Most of my later, higher number trays, are a mixture of gems as I cut them and not the ordered field that my son put together after the last Carnegie Museum show. With the desire to post information about every gemstone in the collection I have had to look closely at gems I have not really seen for a while because of gemstones like the posted one.
Why you might ask and since I am trying to both provocative and informative, I will try and explain. The bright, slightly dichroic blue green gemstone is eye candy. Since there is not real order to this tray, the eye candy steals the other less aggressive stones of their moment, because I am really just browsing most of the time. This is unfair to many gemstones, that individually merit interest, but were not blessed with that something extra that photography many times can not capture.

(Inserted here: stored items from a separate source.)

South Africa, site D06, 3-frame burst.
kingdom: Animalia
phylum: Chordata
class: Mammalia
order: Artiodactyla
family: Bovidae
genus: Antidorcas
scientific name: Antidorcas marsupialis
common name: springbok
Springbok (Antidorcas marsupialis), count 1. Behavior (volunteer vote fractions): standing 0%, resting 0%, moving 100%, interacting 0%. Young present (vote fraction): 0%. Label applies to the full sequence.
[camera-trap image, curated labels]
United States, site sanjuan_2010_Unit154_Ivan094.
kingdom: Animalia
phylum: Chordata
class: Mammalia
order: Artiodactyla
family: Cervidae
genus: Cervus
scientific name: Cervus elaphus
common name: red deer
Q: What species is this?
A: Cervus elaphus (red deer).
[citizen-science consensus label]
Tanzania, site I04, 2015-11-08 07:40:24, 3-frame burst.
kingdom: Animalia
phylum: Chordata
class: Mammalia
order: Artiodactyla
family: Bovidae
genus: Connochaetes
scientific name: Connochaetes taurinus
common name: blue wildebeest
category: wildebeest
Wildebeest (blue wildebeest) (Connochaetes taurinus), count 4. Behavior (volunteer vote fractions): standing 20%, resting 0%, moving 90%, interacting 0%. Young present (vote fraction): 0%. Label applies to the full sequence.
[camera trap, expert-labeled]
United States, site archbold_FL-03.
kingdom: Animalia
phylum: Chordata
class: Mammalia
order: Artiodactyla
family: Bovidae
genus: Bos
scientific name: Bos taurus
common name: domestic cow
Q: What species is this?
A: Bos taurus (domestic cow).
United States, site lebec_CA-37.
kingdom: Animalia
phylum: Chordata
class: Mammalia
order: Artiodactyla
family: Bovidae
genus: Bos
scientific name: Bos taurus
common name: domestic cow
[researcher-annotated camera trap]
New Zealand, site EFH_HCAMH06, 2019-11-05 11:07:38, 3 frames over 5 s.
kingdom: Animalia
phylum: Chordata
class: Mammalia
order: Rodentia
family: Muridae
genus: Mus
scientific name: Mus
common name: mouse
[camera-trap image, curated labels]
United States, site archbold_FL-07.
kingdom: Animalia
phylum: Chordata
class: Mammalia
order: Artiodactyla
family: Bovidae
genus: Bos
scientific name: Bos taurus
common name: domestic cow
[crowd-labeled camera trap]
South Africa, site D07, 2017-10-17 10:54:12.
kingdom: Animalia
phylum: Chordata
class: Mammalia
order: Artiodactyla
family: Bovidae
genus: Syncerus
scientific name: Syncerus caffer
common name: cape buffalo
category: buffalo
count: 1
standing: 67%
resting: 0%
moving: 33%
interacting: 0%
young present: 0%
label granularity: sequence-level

And speaking of photographic distortions. Without the new world of digital photography this effort with my collection would not have been possible, but the technology does not represent many gemstones as the eye perceives them. This is particularly true with flawed ones. While accentuating and magnifying the flaws, the pictures diminish the impact of flash and scintillation of the stone on the perception of flaws. Some included faceted stones may even appear to be without facets if the pictures are not taken carefully and I think that the “neon” effect in some gemstones is impossible to capture photographically.
That said this eye candy has no problems with the eye or photograph. Its medium toned relatively stable blue green shines without eye visible flaws. It weighs 1.64 carats.